24.05.2016

Erneuter Spitzenplatz in der Forschung

Hochschule Reutlingen verteidigt zweiten Rang in Baden-Württemberg

Juliane Schreinert

Die Forschungsleistung von 21 Hochschulen für Angewandte Wissenschaften in Baden-Württemberg wurde erneut vom Wissenschaftsministerium unter die Lupe genommen. Dabei konnte die Hochschule Reutlingen ihren hervorragenden zweiten Platz in der Wertung verteidigen und im Vergleich zum Vorjahr sogar eine Steigerung der Projektmittel und Publikationen erreichen.

Ein Gutachterkreis des Ministeriums für Wissenschaft, Forschung und Kunst wertet jährlich die Forschungsjahresberichte der Hochschulen im Bundesland aus. Die Hochschule Reutlingen kann auch in diesem Jahr mit einem Spitzenplatz punkten.
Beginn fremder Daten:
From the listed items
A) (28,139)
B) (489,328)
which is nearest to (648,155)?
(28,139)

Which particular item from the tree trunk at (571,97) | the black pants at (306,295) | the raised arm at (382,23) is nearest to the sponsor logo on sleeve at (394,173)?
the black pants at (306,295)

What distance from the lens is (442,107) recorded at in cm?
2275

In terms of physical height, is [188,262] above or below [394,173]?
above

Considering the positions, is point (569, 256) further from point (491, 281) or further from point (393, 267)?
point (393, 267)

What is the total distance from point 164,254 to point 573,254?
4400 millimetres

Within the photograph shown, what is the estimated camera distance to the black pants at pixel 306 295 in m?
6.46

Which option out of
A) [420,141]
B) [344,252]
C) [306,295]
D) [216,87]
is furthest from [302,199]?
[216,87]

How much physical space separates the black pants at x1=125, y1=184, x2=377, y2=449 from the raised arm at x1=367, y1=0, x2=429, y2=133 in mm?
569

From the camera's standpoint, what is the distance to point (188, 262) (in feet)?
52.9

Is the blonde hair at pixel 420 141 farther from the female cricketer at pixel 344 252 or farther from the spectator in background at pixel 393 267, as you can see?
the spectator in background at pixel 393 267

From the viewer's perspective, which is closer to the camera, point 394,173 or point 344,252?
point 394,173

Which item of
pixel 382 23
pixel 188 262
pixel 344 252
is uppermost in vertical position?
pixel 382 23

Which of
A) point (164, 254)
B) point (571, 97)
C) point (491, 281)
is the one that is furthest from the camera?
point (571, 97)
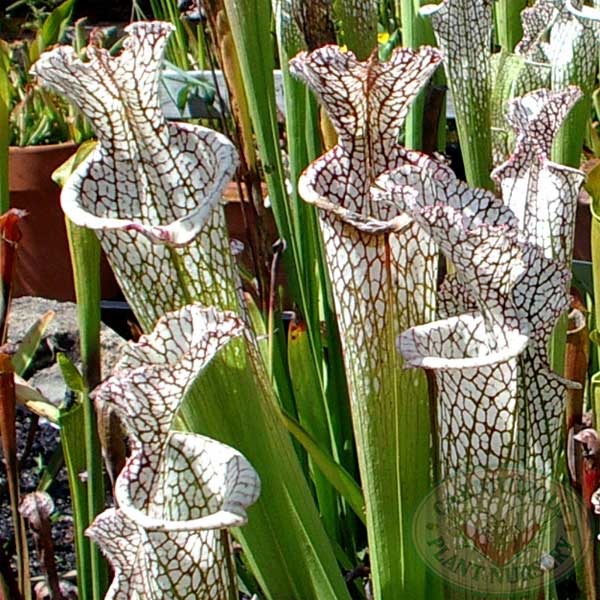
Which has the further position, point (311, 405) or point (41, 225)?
point (41, 225)

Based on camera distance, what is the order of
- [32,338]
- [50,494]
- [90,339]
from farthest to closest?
[50,494], [32,338], [90,339]

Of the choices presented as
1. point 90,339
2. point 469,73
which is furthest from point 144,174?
point 469,73

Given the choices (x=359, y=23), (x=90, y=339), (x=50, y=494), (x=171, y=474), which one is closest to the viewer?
(x=171, y=474)

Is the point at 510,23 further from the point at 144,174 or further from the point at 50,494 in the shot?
the point at 50,494

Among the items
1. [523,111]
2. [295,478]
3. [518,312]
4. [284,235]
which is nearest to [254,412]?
[295,478]

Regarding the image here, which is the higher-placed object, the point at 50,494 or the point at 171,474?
the point at 171,474

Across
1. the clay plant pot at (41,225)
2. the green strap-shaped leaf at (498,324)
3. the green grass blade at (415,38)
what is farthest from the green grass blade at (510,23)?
the clay plant pot at (41,225)

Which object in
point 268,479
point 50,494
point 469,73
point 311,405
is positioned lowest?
point 50,494
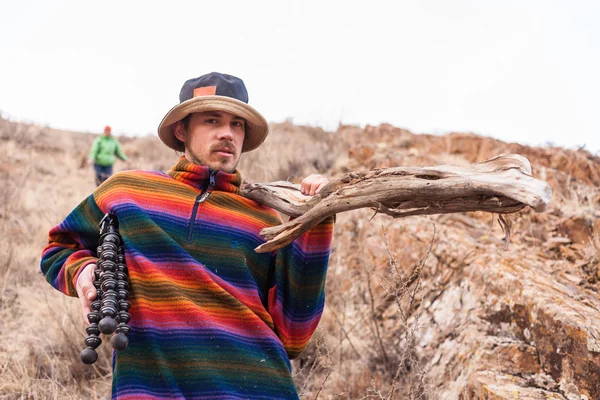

Bei der Anzahl der wissenschaftlichen Veröffentlichungen und den eingeworbenen Forschungsprojektmitteln konnte Reutlingen sich im Vergleich zum Vorjahr sogar noch steigern: Im Wertungszeitraum 2015 hat die Hochschule 271 wissenschaftliche Publikationen veröffentlicht – das entspricht einer Steigerung von 21 Prozent im Vergleich zum Jahr 2014. Und auch bei den Projektmitteln ist ein Anstieg um zwei Prozent auf mittlerweile rund 4,2 Millionen Euro zu verzeichnen.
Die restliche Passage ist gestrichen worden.